## The problem
Find the word "count" in the data. Return every line where it appears.

*** Information shown

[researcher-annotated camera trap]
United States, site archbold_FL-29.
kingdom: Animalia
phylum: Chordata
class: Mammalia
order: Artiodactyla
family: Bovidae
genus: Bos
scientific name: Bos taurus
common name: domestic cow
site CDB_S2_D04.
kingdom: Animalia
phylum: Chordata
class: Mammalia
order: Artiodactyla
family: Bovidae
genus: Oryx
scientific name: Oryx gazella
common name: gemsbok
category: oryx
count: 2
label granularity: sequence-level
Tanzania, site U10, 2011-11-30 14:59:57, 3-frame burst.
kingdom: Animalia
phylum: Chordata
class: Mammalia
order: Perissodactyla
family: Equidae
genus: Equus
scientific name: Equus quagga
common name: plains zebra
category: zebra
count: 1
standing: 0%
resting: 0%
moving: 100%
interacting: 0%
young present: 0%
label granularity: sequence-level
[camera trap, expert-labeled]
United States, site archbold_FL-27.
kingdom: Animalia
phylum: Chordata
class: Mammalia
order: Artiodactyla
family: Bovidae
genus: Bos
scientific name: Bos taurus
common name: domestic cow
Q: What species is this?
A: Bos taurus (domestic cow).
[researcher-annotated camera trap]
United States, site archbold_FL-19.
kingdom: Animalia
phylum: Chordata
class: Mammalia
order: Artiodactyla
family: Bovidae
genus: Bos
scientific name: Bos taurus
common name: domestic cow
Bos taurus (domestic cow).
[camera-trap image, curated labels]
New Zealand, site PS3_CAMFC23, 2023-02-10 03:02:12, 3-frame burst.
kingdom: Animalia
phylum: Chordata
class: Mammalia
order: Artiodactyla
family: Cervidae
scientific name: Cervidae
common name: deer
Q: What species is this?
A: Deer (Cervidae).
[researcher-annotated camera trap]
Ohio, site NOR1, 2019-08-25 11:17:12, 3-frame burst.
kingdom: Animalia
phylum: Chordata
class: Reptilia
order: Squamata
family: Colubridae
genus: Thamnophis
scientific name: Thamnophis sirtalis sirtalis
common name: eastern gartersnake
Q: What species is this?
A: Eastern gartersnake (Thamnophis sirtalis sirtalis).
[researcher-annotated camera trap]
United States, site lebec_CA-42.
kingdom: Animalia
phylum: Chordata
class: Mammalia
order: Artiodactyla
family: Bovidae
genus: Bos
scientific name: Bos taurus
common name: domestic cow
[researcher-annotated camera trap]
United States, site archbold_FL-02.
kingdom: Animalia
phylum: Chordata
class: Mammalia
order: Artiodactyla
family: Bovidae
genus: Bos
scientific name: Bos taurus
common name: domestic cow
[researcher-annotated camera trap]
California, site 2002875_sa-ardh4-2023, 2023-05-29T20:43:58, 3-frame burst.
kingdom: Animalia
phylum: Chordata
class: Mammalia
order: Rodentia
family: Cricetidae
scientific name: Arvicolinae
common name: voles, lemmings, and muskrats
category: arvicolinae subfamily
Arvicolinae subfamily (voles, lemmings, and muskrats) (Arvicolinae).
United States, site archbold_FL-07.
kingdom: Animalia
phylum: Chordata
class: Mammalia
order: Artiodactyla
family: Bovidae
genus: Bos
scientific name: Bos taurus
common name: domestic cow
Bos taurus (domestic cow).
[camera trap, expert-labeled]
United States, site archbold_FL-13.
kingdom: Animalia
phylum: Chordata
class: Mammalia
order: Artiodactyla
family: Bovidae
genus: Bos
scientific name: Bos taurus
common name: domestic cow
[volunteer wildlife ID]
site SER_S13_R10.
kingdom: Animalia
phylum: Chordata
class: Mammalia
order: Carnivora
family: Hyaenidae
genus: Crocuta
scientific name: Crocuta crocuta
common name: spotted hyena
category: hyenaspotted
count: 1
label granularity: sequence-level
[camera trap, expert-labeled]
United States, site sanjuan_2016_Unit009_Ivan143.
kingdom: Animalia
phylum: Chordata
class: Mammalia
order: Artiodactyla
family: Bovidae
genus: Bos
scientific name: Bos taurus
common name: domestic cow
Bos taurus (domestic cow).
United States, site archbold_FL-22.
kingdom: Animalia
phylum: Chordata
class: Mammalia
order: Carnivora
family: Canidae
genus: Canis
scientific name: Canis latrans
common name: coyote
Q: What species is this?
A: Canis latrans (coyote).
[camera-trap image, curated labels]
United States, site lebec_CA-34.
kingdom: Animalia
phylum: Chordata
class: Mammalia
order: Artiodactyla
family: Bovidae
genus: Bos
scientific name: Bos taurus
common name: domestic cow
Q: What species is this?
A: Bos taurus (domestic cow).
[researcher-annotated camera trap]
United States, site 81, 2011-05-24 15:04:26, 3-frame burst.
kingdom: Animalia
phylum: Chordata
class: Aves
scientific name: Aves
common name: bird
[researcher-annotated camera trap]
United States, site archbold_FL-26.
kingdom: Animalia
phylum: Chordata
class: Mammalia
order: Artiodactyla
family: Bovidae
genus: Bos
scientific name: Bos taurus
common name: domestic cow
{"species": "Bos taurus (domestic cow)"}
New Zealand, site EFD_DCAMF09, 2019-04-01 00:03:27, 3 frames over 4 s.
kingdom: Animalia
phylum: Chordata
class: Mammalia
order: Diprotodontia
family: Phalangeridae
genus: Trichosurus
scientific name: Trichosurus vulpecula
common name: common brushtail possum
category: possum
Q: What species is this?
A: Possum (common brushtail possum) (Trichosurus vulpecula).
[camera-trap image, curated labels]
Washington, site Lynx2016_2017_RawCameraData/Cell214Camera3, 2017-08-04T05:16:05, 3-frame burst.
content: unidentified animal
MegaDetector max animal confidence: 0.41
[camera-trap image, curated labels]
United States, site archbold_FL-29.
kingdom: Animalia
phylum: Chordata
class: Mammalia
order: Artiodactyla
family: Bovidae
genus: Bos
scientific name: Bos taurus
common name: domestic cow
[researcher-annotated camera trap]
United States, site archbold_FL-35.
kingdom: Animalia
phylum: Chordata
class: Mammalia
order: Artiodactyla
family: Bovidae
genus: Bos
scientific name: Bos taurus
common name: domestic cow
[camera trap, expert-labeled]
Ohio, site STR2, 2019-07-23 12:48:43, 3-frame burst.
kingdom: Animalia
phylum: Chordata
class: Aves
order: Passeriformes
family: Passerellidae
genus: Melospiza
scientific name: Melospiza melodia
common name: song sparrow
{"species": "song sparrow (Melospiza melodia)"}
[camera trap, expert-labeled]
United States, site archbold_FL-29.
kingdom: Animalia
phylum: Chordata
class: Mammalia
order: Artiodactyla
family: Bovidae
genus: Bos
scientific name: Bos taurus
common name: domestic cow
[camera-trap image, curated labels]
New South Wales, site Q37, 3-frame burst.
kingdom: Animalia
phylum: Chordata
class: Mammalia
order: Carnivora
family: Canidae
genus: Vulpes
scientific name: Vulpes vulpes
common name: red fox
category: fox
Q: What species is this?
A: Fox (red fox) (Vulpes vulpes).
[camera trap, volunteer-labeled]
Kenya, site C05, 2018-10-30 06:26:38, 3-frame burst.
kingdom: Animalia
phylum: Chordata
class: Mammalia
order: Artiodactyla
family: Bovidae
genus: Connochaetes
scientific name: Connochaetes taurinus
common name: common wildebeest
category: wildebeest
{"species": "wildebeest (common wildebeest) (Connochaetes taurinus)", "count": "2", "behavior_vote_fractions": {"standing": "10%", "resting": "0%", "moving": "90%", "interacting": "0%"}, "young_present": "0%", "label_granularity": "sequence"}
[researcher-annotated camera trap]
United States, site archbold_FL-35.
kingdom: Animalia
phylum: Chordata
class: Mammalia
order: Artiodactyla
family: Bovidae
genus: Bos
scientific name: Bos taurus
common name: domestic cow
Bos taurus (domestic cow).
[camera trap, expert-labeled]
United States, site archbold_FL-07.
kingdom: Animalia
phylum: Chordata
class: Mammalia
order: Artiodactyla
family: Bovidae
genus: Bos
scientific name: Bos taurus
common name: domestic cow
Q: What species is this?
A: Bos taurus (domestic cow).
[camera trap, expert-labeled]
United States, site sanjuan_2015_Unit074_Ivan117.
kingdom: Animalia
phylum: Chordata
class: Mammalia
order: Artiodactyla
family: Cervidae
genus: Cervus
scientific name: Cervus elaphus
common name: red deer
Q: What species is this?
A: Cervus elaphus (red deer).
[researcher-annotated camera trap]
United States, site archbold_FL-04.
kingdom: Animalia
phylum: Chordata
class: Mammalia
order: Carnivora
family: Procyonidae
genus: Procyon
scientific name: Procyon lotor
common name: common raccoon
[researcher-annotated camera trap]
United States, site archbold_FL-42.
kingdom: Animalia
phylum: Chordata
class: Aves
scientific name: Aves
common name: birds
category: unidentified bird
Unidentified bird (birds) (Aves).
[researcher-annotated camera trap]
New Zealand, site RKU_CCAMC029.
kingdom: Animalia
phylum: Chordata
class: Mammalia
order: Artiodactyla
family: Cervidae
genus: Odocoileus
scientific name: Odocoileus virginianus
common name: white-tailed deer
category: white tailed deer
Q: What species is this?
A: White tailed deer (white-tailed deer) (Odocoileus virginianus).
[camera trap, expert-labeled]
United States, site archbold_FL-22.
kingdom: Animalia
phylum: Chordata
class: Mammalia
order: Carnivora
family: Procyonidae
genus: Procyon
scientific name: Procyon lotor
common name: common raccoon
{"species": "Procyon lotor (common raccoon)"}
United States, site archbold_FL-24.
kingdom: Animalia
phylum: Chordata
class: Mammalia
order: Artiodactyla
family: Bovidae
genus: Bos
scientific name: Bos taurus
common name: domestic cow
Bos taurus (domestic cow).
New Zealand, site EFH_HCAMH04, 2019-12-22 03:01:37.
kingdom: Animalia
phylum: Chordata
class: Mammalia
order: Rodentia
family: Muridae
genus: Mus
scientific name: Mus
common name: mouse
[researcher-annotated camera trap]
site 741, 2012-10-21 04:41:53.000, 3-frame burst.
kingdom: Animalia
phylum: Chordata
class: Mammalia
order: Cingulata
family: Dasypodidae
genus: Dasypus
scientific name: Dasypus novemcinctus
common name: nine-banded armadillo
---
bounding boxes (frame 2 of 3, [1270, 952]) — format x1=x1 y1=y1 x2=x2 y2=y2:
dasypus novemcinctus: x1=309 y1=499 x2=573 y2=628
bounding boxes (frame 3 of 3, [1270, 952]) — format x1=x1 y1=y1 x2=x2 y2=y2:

******

## Output below
count: 2
count: 1
count: 1
{"species": "wildebeest (common wildebeest) (Connochaetes taurinus)", "count": "2", "behavior_vote_fractions": {"standing": "10%", "resting": "0%", "moving": "90%", "interacting": "0%"}, "young_present": "0%", "label_granularity": "sequence"}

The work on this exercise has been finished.